İş özel hayat dengesini nasıl kuruyorsunuz?

Günümün büyük kısmı iş, STK ve meslek örgütlerindeki sorumluluklarım için çalışarak geçiyor. Bu kadar yoğun bir tempoda iş-özel hayat dengesini çok iyi kurduğum söylenemez. Mecbur kalmadıkça hafta sonları program yapmam. Eşimle ve oğlumla zaman geçirmeye özen gösteririm. Annem benim için çok özel bir insan.
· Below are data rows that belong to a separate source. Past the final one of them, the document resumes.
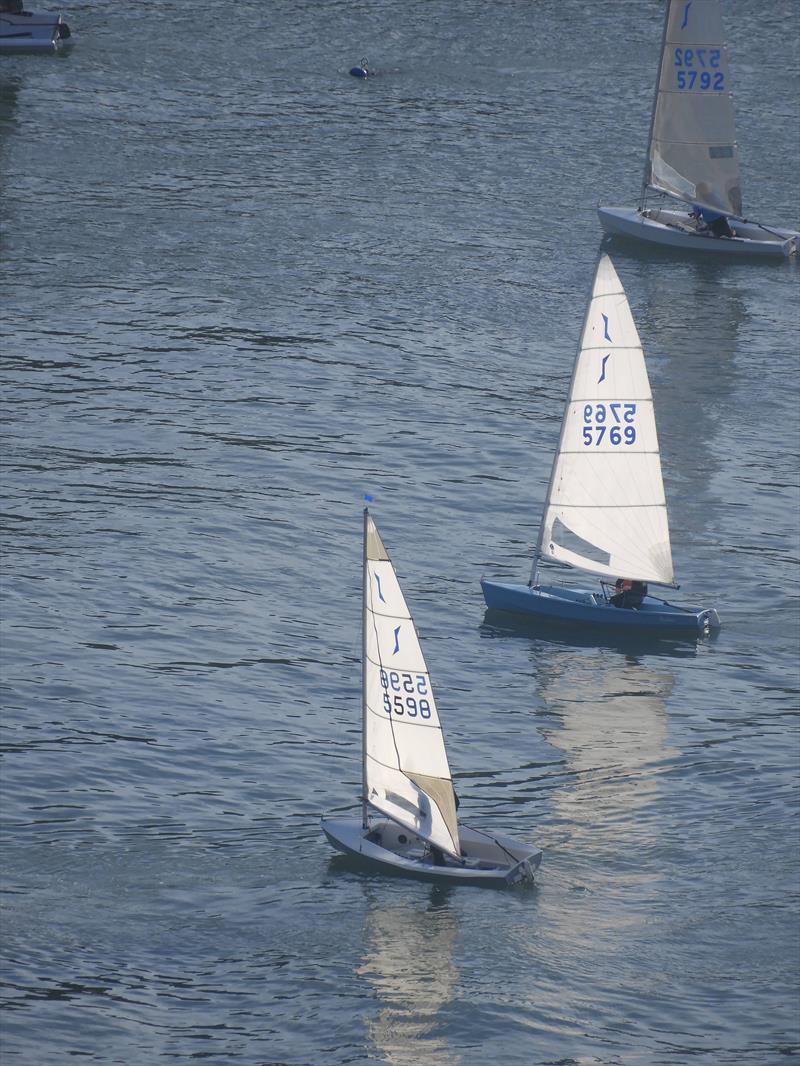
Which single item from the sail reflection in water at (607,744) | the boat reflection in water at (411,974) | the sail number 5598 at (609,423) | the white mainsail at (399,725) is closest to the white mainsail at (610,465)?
the sail number 5598 at (609,423)

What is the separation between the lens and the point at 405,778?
4122cm

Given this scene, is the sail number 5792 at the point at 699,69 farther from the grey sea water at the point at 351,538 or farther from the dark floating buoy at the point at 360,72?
the dark floating buoy at the point at 360,72

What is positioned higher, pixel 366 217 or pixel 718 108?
pixel 718 108

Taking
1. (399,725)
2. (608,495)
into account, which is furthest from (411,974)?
(608,495)

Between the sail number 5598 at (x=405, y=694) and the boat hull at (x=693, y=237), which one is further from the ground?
the boat hull at (x=693, y=237)

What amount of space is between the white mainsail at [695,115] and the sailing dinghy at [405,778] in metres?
53.2

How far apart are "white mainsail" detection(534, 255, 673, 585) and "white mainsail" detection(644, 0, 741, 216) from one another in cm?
3715

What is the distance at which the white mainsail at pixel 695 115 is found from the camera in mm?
89688

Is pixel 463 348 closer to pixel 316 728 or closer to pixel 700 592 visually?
pixel 700 592

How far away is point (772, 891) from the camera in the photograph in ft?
136

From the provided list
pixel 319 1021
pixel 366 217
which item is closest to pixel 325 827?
pixel 319 1021

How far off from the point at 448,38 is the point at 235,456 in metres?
52.1

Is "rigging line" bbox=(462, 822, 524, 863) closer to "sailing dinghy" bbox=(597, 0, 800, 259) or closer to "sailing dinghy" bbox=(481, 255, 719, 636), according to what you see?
"sailing dinghy" bbox=(481, 255, 719, 636)

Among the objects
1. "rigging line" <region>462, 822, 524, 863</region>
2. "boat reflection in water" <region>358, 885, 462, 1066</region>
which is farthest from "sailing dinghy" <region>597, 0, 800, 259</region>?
"boat reflection in water" <region>358, 885, 462, 1066</region>
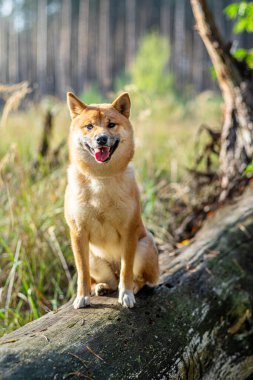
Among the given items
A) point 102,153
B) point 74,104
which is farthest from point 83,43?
point 102,153

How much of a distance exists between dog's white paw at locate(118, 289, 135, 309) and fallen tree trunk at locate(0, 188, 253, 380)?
0.12 ft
En ufak bir zaman aralığında bile kendisini ziyaret ederim.

YARIN DOĞUM GÜNÜM

Nasıl bir Türkiye hayaliniz var?

Yarın, yani 7 Kasım doğum günüm. 57 yıllık yaşam tecrübem boyunca öğrendiklerimi, deneyimlerimi artık daha fazla insanın yararlanması için daha çok paylaşır oldum.

Ben, ülkemin insanları için umudunu daima canlı tutanlardanım… Kadın istihdamının erkeğinkiyle eşit olduğu... Kız çocuklarının önünde bütün kapıların açıldığı... Kadınların can güvenliği söz konusu olunca boğazımızın düğümlenmediği… Ayrıcalıkların değil, fırsat eşitliğinin konuşulduğu... Her anlamda özgürlüklerin arttığı… Doğanın, canlının kıymetinin daha iyi anlaşıldığı… İnsanlarımızın hayal ettiklerini gönlünce gerçekleştirebildikleri günlerin umudunu taşıyorum. Gelecek nesillerin daha mutlu ve sürdürülebilir bir Türkiye’de yaşamasını diliyorum.